Primary Turnout Speculation, Round Three
Houtopia's got numbers, so let's revisit the whole "How many folks'll vote" question (see here and here for my earlier takes). Long and short of it is that we're at 18,146 after two days. It's actually up to 26,723 Dems after three days.
So what does that mean for the total number? Houtope is pulling a reverse Chicken Little here and proclaiming the sky is rising up to 300,000 or higher. Admittedly, once the Presidential schedule started to become obvious here in Texas, I was willing to move into the territory set by another longtime campaign pro who was upping my numbers to 150-180k. After the first day, I was planning on what beer to buy for Houtope for being so gosh darn prescient with his 240k.
But after a little reflection, I'm officially in wait and see mode. This weekend will tell a lot. I don't know that I'd be willing to bet heavily on this notion yet, but the question that's open in my mind is, to what extent are we merely seeing the voting habits shift. In other words, how much of this is accounting just for Primary Day voters voting early ... or folks that normally vote at the end of EV doing so earlier (call it the Obama Rally effect, if you will). Normally, the last two days of Early Vote are the days that go nuts. And maybe that same pattern holds here. The Professor has crunched some numbers that show a rather large percentage of first time primary voters, but not necessarily enough to convince me that we're headed toward 300k ... yet.

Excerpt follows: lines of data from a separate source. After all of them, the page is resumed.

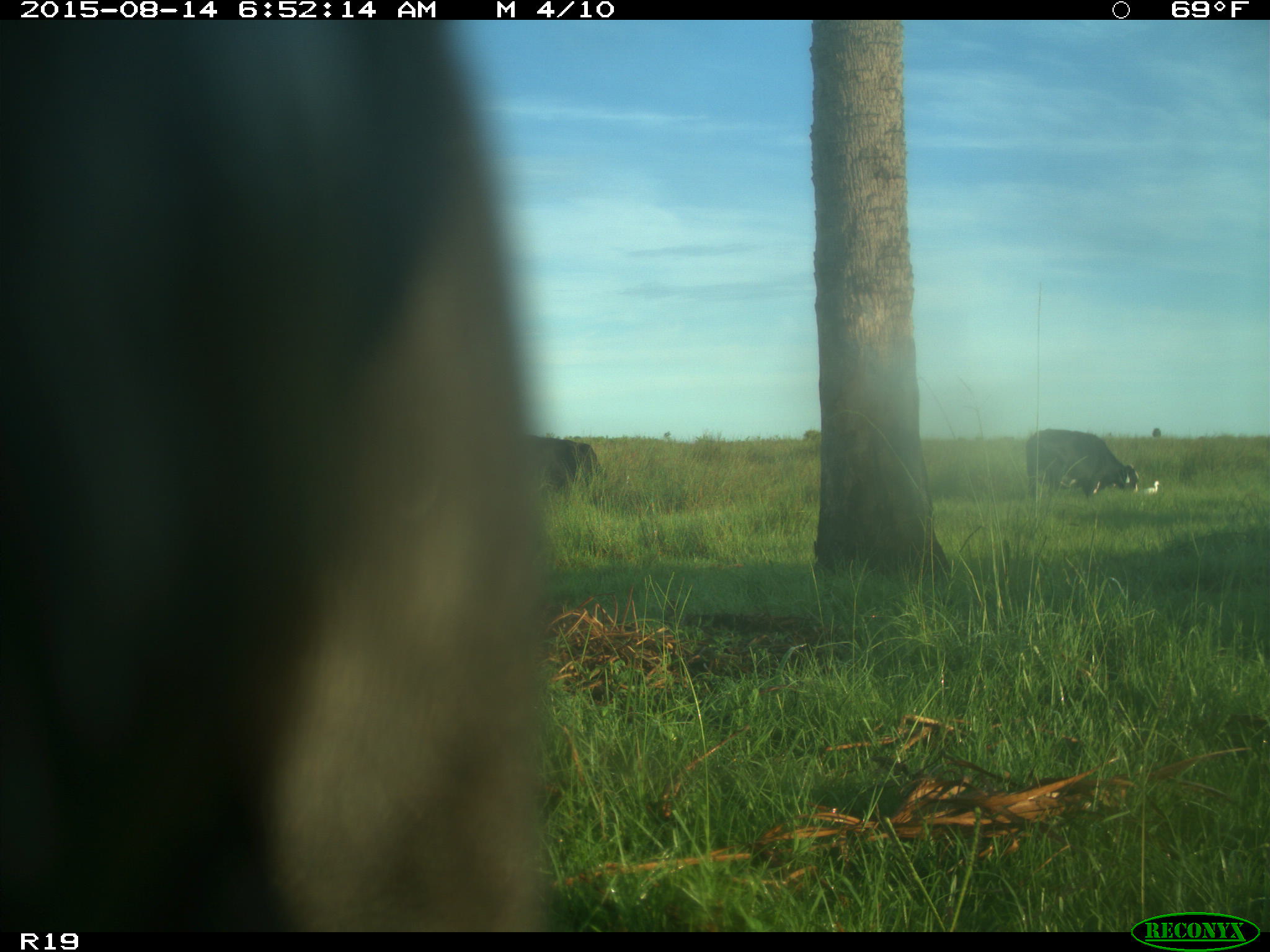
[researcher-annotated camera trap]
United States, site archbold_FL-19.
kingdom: Animalia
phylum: Chordata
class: Mammalia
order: Artiodactyla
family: Bovidae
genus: Bos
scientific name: Bos taurus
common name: domestic cow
Bos taurus (domestic cow).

Bottom line, if the pattern of vote share holds for the weekend of early voting and for the final two days, we'll have a better read on what's changed here. And it may well be that the pattern holds and the numbers are set for takeoff into 300k-ville. But I'm still a bit skeptical of it for now. I might be willing to move closer to 200k terrain as it stands, but as we saw in the 2004 General Election, when people vote is a somewhat fluid target. And the question that nobody really knows the answer to yet is how fluid it is for this cycle, which we have absolutely no basis of comparison for.
Two points worth firming up right now, though ...
One, I'd have to have to run a shoestring countywide budget in 2010. The larger mail universe that will result from this cycle is a mixed blessing. We can identify Dems better as a result, but we're also mailing out to a primary audience who may never come back for a primary election the rest of their lives.
Secondly, the enthusiasm disparity between the two party electorates is officially a guilty pleasure to savor for this cycle.